↓↓↓
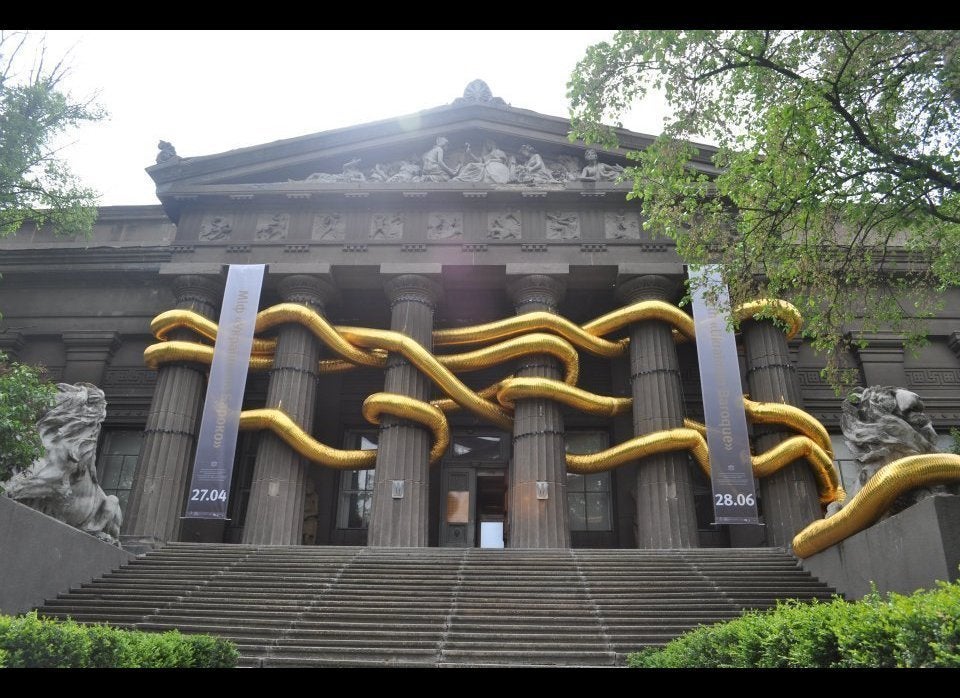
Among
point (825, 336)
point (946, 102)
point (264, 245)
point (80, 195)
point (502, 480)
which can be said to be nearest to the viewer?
point (946, 102)

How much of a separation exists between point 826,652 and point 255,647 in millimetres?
6652

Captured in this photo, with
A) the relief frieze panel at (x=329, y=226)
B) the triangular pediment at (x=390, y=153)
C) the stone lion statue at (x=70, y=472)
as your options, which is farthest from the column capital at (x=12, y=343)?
the stone lion statue at (x=70, y=472)

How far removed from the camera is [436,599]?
10195mm

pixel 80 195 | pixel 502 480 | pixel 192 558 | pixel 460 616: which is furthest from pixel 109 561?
pixel 502 480

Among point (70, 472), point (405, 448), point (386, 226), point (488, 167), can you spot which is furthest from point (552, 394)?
point (70, 472)

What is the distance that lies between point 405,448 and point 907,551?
972 cm

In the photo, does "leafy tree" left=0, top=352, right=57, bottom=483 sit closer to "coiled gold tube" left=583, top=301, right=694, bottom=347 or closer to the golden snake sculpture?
↑↑↑
> **Task instructions**
Starting at the line that contains "How far removed from the camera is [436,599]?" and ending with the final line of the data above, convert those lines into a JSON list of strings with one string per line. Leave out any blank lines.

> **Task result**
[
  "How far removed from the camera is [436,599]?",
  "10195mm",
  "pixel 80 195 | pixel 502 480 | pixel 192 558 | pixel 460 616: which is furthest from pixel 109 561?",
  "pixel 502 480",
  "Among point (70, 472), point (405, 448), point (386, 226), point (488, 167), can you spot which is furthest from point (552, 394)?",
  "point (70, 472)",
  "What is the distance that lies between point 405,448 and point 907,551?",
  "972 cm",
  "In the photo, does \"leafy tree\" left=0, top=352, right=57, bottom=483 sit closer to \"coiled gold tube\" left=583, top=301, right=694, bottom=347 or closer to the golden snake sculpture?"
]